Delapan tahun bukan waktu yang sebentar untuk sebuah perjalanan. Begitu pula dengan “Si Merah”, Brio Matic berwarna maroon yang telah menjadi teman setia keluarga kami sejak 2017. Hari ini, ia kembali masuk bengkel untuk menjalani ritual 6 bulanan, servis berkala untuk kilometer ke-110.000. Angka yang cukup panjang untuk semua kenangan, jalan-jalan, dan waktu yang dihabiskan bersama.
Pagi ini saya membawanya ke Honda Balindo Mamuju, bengkel resmi yang terletak di Jl. Gatot Subroto, Simbuang. Lokasinya cukup strategis, sedikit lebih tinggi dari permukaan jalan, memberi rasa aman dari risiko banjir yang biasa menghantui Bumi Manakarra saat hujan mengguyur deras. Di ruang bagian depan bangunan, mobil-mobil baru berjajar rapi seperti parade, menunggu pemilik baru yang akan membawa mereka ke petualangan pertama.
Namun, bukan hanya mobil yang mendapat perhatian di tempat ini. Saya, sebagai pemilik kendaraan, juga diberi layanan yang tidak kalah ramah. Ruang tunggu di bengkel ini sungguh nyaman. Full AC, bersih, dan modern. Di pojok menghadap ke ruang layanan servis bengkel tersedia berbagai minuman ringan, dari kopi susu hangat hingga teh botol, serta pilihan snack yang bisa diambil secara mandiri. Semua tersedia untuk membuat waktu tunggu tidak terasa membosankan.
Sebuah TV besar 65 inci terpampang di dinding depan. Merek Sharp Aquos. Menayangkan tayangan hiburan yang cukup mengisi kekosongan waktu. Barisan sofa merah berjajar rapi, seperti pasukan tentara yang sedang apel pagi. Di sudut lain, ada empat meja kerja lengkap dengan kursi putih. Saya memilih duduk di sofa merah walaupun kurang ergonomis untuk membuka laptop dan menyelesaikan beberapa pekerjaan.

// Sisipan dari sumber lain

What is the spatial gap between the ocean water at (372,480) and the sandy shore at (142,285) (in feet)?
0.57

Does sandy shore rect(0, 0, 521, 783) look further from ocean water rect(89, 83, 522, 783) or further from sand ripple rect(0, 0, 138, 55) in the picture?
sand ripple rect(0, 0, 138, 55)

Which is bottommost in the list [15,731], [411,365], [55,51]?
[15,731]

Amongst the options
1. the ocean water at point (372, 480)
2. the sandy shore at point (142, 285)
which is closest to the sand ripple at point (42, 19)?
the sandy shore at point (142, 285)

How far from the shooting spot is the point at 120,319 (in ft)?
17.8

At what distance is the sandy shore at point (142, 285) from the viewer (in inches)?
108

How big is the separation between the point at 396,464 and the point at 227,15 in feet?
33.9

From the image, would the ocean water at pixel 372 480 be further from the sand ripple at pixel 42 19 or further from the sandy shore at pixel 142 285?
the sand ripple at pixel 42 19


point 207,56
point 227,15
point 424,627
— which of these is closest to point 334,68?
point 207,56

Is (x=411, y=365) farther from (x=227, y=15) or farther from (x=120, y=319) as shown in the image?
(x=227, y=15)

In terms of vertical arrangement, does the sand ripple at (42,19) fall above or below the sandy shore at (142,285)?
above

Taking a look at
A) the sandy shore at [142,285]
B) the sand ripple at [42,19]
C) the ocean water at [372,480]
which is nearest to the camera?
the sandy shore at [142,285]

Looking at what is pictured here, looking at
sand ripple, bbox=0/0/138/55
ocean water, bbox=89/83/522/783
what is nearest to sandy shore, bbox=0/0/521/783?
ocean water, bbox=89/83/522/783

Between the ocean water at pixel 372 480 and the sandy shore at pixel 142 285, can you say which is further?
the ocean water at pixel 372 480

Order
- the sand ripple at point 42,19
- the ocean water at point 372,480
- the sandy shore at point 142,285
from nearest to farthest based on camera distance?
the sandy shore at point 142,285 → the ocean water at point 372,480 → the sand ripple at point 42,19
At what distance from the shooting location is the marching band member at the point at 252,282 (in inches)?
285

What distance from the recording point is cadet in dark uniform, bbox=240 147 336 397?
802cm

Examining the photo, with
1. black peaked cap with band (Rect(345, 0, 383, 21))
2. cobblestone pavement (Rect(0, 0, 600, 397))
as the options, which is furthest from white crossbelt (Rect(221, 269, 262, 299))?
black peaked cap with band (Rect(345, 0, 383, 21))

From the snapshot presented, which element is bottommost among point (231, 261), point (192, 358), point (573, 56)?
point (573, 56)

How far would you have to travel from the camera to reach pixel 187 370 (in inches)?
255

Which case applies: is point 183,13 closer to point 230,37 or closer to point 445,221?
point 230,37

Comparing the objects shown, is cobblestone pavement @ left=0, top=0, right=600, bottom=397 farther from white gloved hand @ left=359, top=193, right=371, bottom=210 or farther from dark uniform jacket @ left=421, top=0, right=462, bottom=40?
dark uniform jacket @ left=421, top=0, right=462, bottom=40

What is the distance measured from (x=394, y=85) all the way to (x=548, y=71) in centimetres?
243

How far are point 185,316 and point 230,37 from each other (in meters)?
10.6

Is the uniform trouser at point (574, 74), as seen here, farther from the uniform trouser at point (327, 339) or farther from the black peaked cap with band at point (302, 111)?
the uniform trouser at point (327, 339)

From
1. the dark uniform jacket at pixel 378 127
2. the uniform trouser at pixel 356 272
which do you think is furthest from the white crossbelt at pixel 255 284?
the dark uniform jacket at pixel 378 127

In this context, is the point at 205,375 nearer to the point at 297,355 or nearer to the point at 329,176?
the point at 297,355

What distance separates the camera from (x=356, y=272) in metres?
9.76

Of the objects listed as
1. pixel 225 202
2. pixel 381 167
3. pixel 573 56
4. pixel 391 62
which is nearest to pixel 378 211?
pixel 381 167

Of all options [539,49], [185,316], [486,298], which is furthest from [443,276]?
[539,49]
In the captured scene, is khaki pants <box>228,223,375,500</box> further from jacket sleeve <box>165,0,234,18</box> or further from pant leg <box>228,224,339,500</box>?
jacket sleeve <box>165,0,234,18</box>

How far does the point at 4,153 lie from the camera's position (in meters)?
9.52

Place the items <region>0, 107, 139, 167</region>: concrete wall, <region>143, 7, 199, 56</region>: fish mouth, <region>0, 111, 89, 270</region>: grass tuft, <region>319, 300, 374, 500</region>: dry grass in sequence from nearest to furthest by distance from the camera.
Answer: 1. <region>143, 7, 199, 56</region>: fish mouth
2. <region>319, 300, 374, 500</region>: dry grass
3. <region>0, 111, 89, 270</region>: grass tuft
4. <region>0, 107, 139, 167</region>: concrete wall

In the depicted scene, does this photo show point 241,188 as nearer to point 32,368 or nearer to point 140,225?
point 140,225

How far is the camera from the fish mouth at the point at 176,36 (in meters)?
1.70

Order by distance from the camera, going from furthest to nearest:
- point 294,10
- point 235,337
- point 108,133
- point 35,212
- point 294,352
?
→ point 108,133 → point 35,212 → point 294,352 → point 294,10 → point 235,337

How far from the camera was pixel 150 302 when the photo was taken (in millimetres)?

Sayangnya, di titik ini harapan saya agak pupus. Tak ada colokan listrik di meja-meja putih tersebut. Bagi pekerja jarak jauh seperti saya, atau siapa saja yang masih menggantungkan hidupnya pada daya laptop, ketersediaan sumber listrik adalah kebutuhan dasar, bahkan teman sejati. Satu hal kecil, tapi memberi kesan besar.
Di tengah kenyamanan ini, saya sempat merenung. Mengapa layanan publik yang dikelola pemerintah dengan anggaran yang kadang jauh lebih besar masih tertinggal dalam urusan layanan pelanggan? Mengapa ruang tunggu Puskesmas, rumah sakit, atau kantor pelayanan publik masih identik dengan bangku keras, kipas angin tua, dan wajah-wajah bosan yang menunggu tanpa hiburan?
Padahal, menciptakan ruang tunggu yang manusiawi bukan soal mewah, tapi soal menghargai waktu dan kenyamanan orang lain. Sama seperti cara Balindo Mamuju menghargai saya sebagai pelanggan.
96 Purnama bersama Si Merah mengajarkan bahwa perawatan dan perhatian itu penting. Bukan hanya pada mesin dan kendaraan, tapi juga pada manusia yang menunggu di sisinya. Semoga pelajaran kecil dari ruang tunggu ini bisa menjadi inspirasi besar bagi ruang-ruang pelayanan lainnya di negeri ini.